La biographie du compositeur, si elle ne peut en aucun cas intervenir pour juger les caractéristiques de son œuvre, peut cependant être consultée afin de vérifier si nous y trouvons des concordances. D’autre part, l’épithète d’académique prêté à C. Saint-Saëns semble une caractéristique qui s’applique autant à un comportement qu’à un contenu musical. Nous pourrons ainsi tenter d’apprécier si C. Saint-Saëns se comporta effectivement comme un compositeur académique. Trois types de faits paraissent pouvoir être rapportés : les actions du compositeur, les déclarations du compositeur, les jugements sur le compositeur formulés par ses contemporains, les critiques notamment. On comprendra que les actes du compositeur représentent la réalité la plus objective sur ce qu’il fut, et que les commentaires, fussent-ils proférés par l'intéressé lui-même ne constituent pas un élément objectif.

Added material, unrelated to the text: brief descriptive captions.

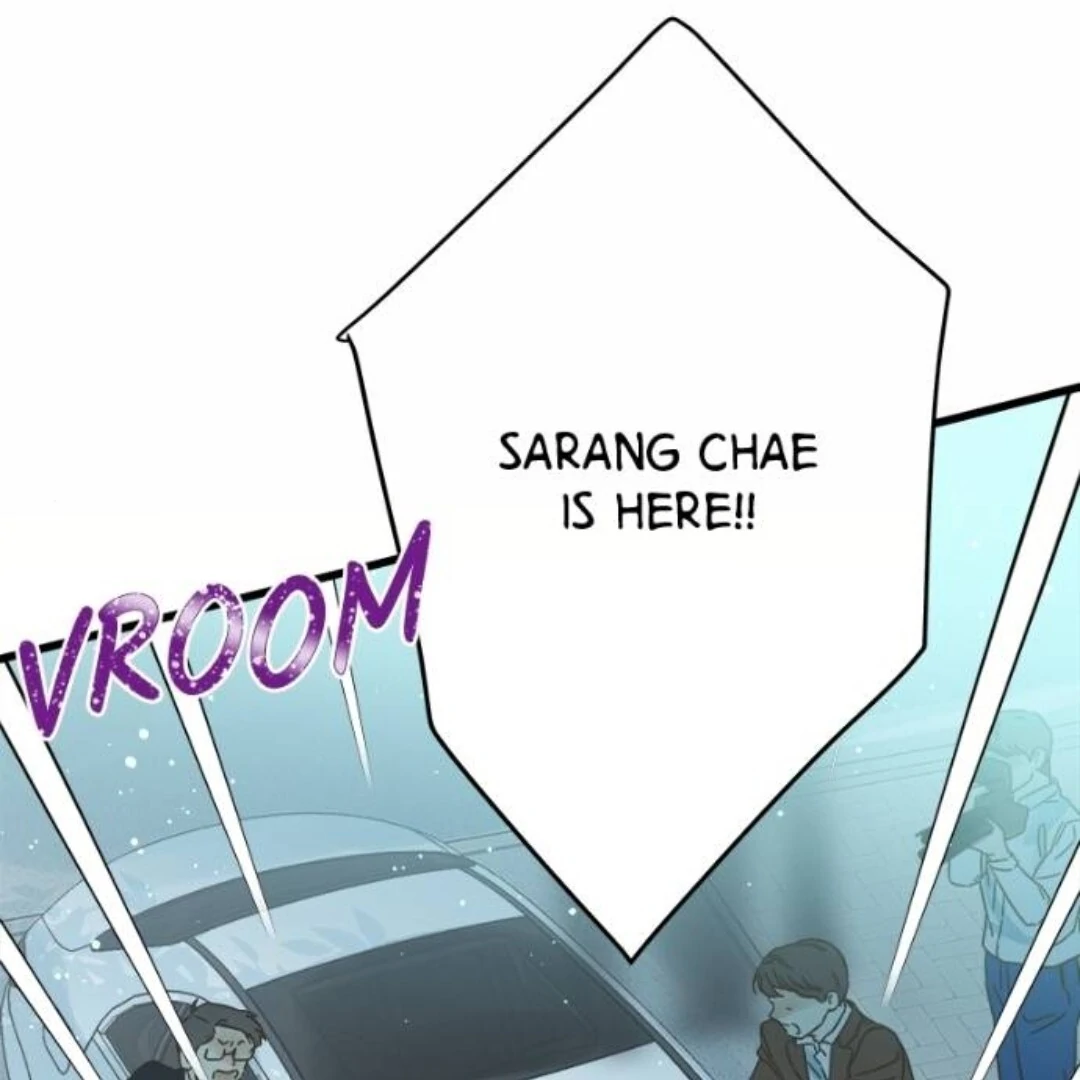 Girl with a Knife Chapter 127 - Page 123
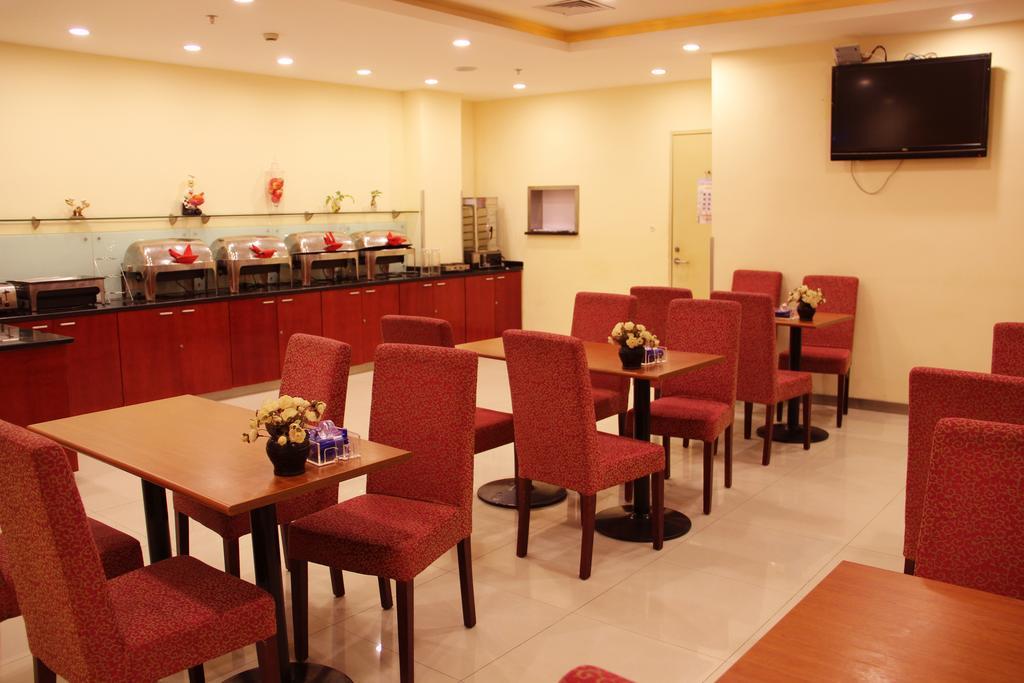 Hanting Hotel Suzhou Liu Garden Tongjing Road Luaran gambar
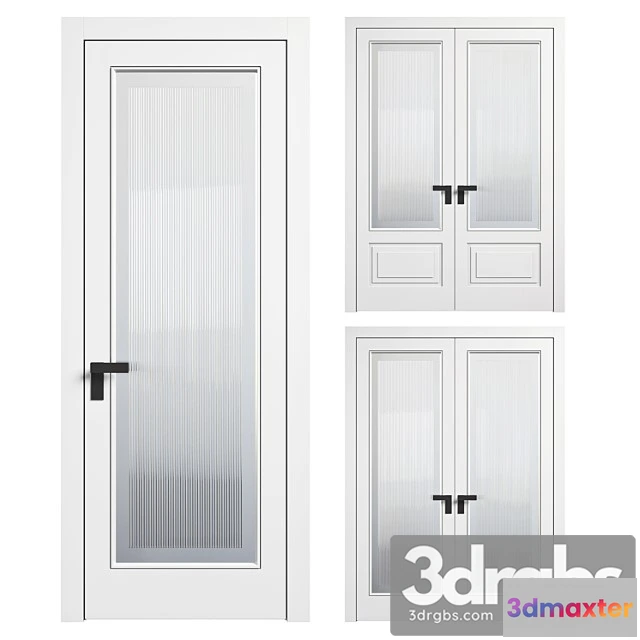 1004236 - Volhovec Doors Rocca 3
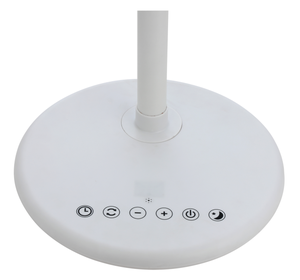 Giá thấp nhiều chế độ có thể sạc lại Quạt đứng Quạt làm mát không khí bảng Fan - Product Image 3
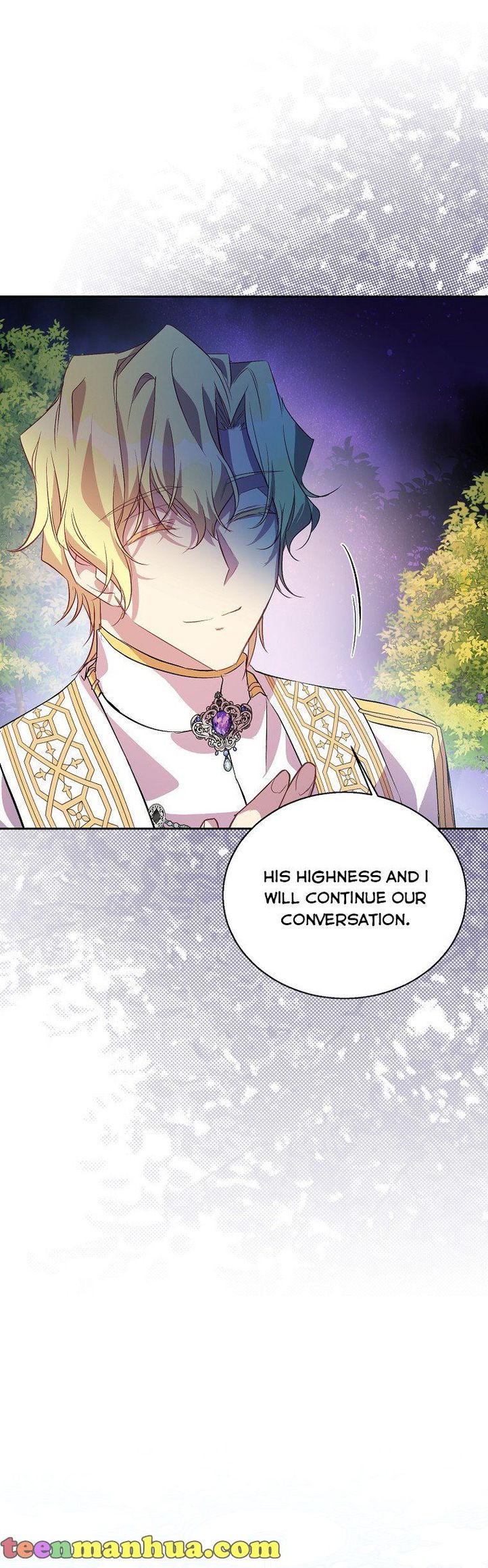 I’m a Fake Saintess but the Gods are Obsessed Chapter 18 161 18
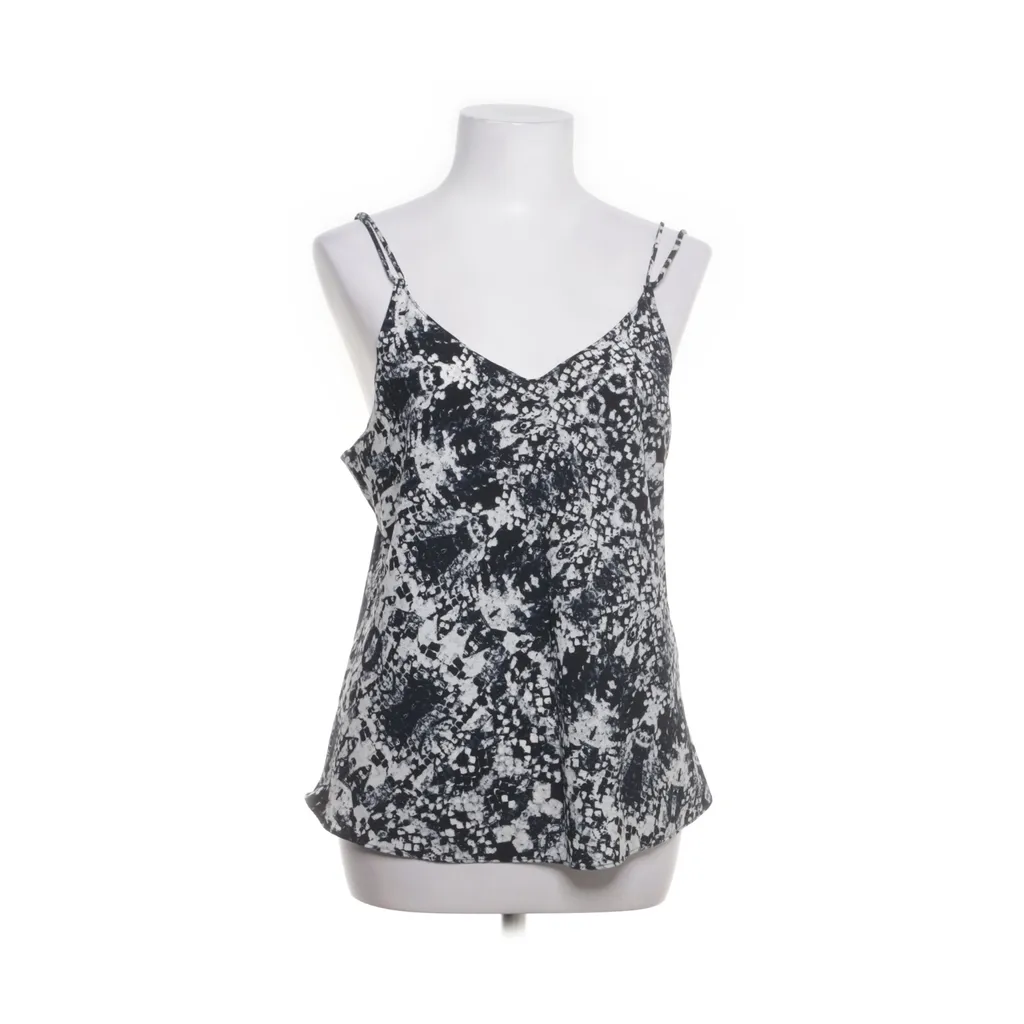 Bik Bok - Tank­top - Damen - Größe: S - Blau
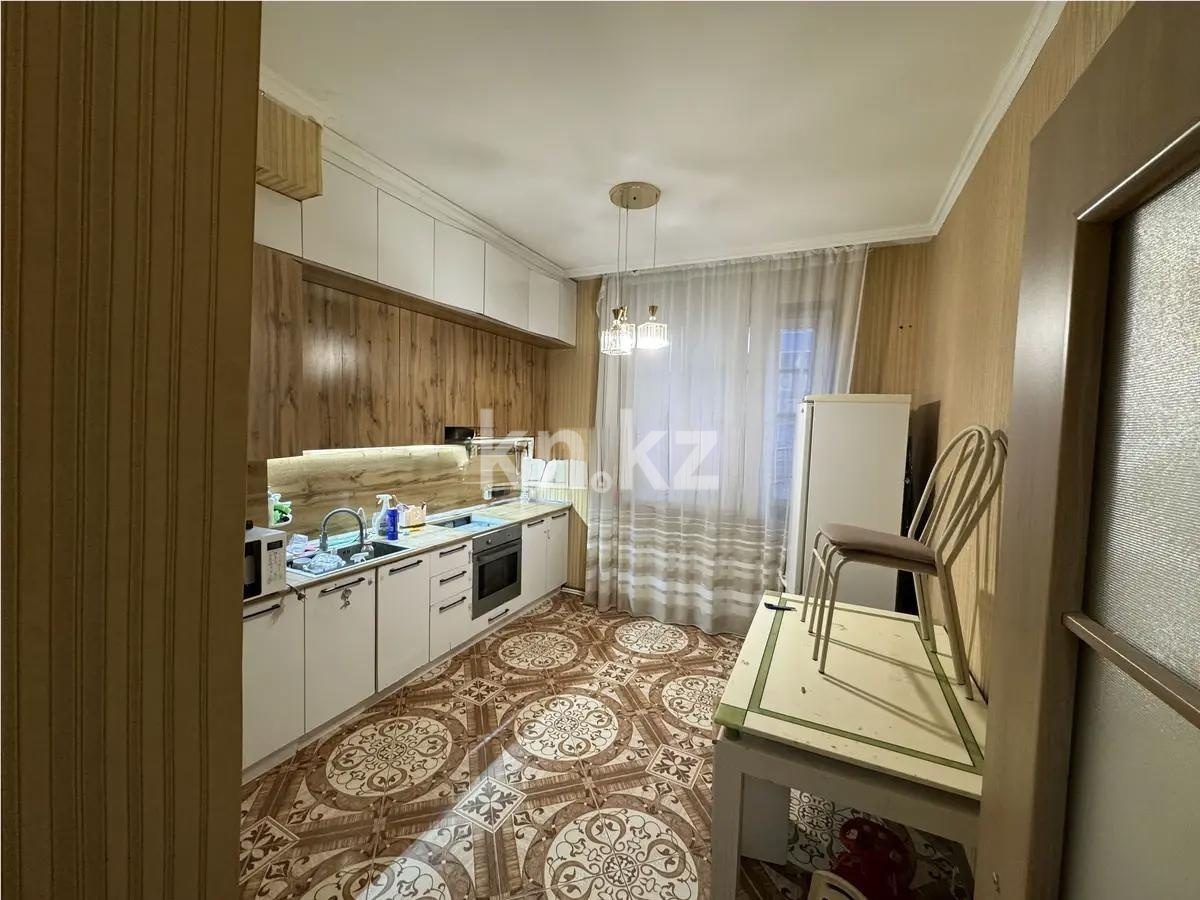 Продажа 1-комнатной квартиры, 48 м² - Продажа квартир в Астане - страница 11 фото 2 из 5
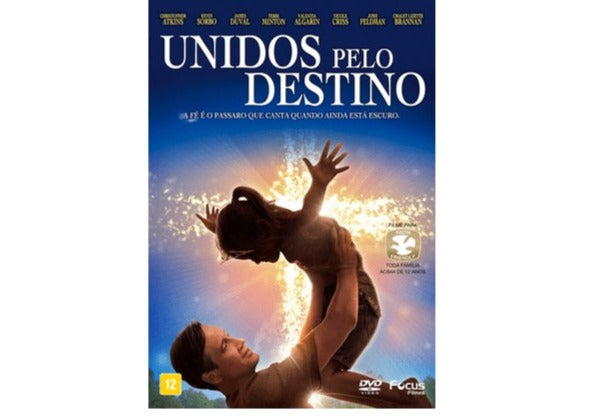 Um Mundo Novo - DVD
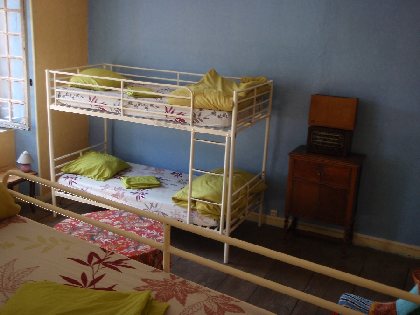 GITE LA VITA E BELLA, Office de tourisme de la Vallée du Lot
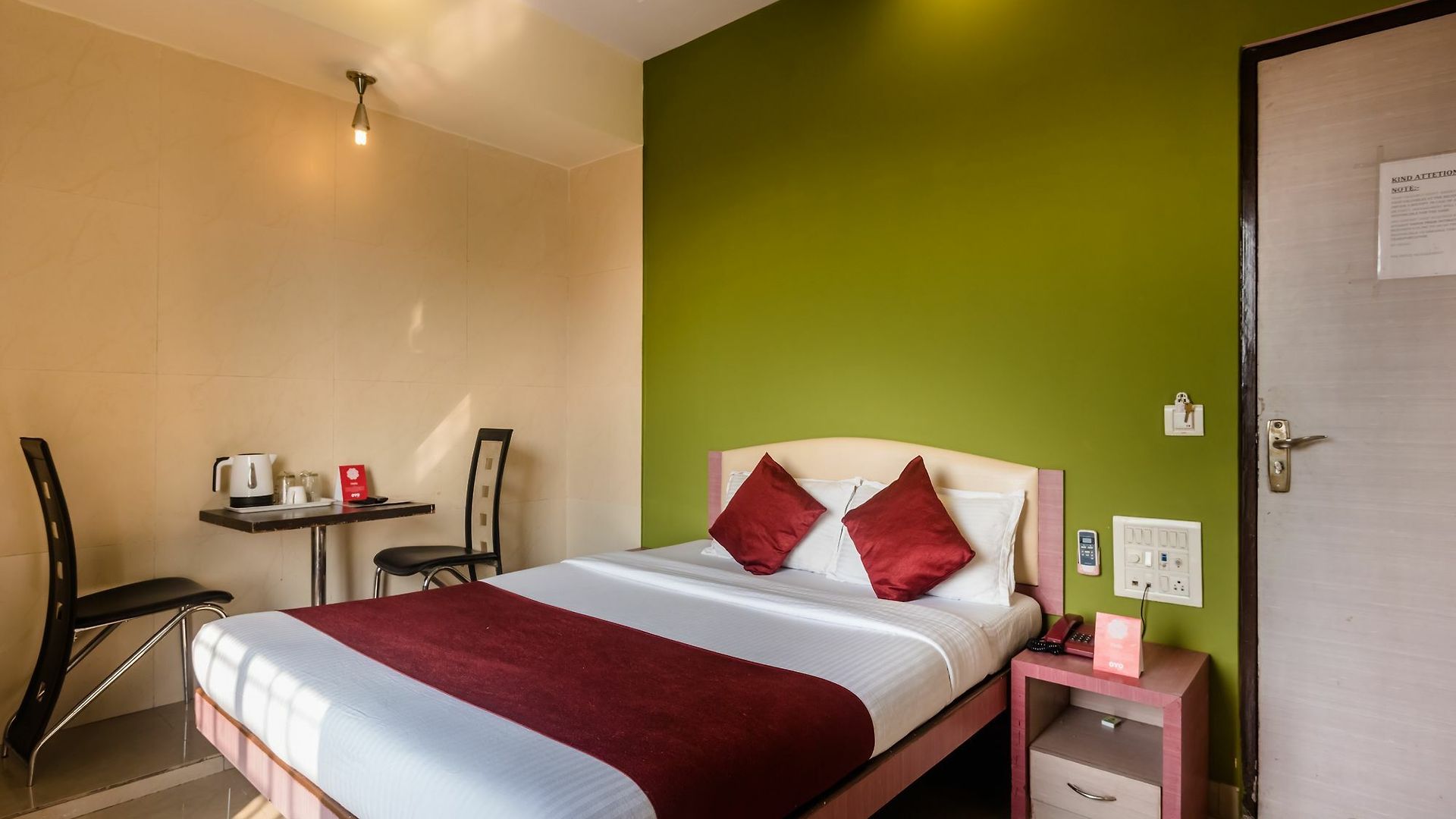 Fabhotel Annex Executive 3*
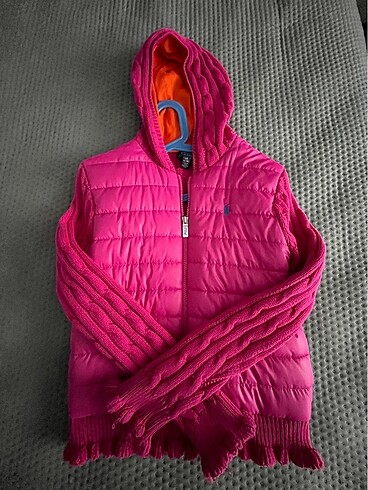 Polo Ralph Lauren RL mont, 9-10 yaş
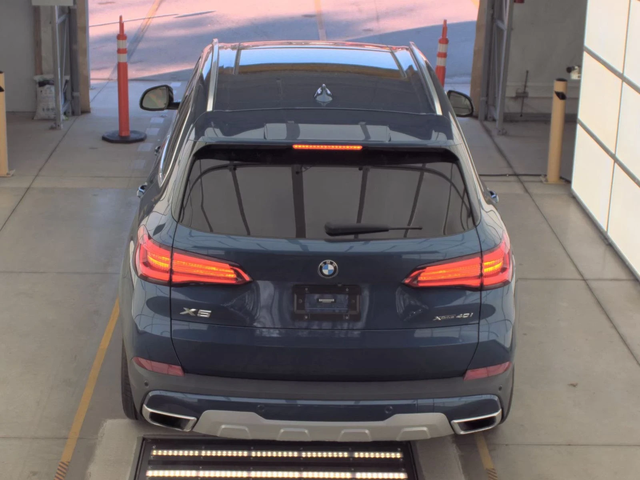 BMW X5 xDrive40i | ПАНОРАМА | HEAD-UP | 360 КАМЕРИ - автомобили, коли, обяви за нови и употребявани 5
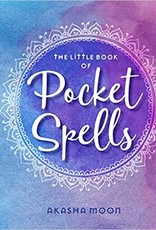 Simon & Schuster Little Book of Pocket Spells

La biographie détaillée de C. Saint-Saëns a été établie par Jean Bonnerot, son exécuteur testamentaire. Elle nous semble montrer la lutte âpre et acharnée que C. Saint-Saëns mena toute sa vie contre l’académisme des milieux musicaux, en prenant souvent des positions extrêmement passionnées et, à notre avis, excessives. Il s’agit cependant ici d’une considération d’ensemble qui nous est personnelle, s’appuyant sur un ouvrage écrit par un ami du compositeur, et sur laquelle on n’est pas obligé de s’accorder. Limitons-nous donc, comme pour les œuvres, à relever quelques données factuelles qui ont été rapportés par Jean Bonnerot et dont on n’a pas de raison de douter. Selon ce biographe, il apparaît que C. Saint-Saëns a passé la plus grande partie de sa vie en tournées de concert (les lieux et dates sont précisés), jusqu’à plus de 80 ans. Un certain nombre de ses œuvres sont dédiées à P. de Sarasate et F. Liszt, virtuoses-compositeurs. Il se confirme donc que C. Saint-Saëns fut un pianiste-compositeur qui mena une vie itinérante, et tous les autres éléments de sa biographie comme de son œuvre - que nous ne développerons pas ici - le confirment. On a rarement vu un esprit académique mener une vie de pianiste-compositeur et se fourvoyer dans les exploits de virtuosité. En dernier lieu, C. Saint-Saëns a été soutenu par F. Liszt, qui ne passe pas particulièrement pour un admirateur de l’académisme et qui concourut, en créant le poème symphonique, à l’obsolescence des formes classiques. C’est cette voie d’ailleurs que C. Saint-Saëns lui-même a poursuivie en créant la suite pour orchestre moderne. Il nous apparaît donc que l’image prêtée à C. Saint-Saëns par les musicographes ne s’accorde ni à l’œuvre, ni à la vie du compositeur, si l’on veut bien considérer les seules données objectives.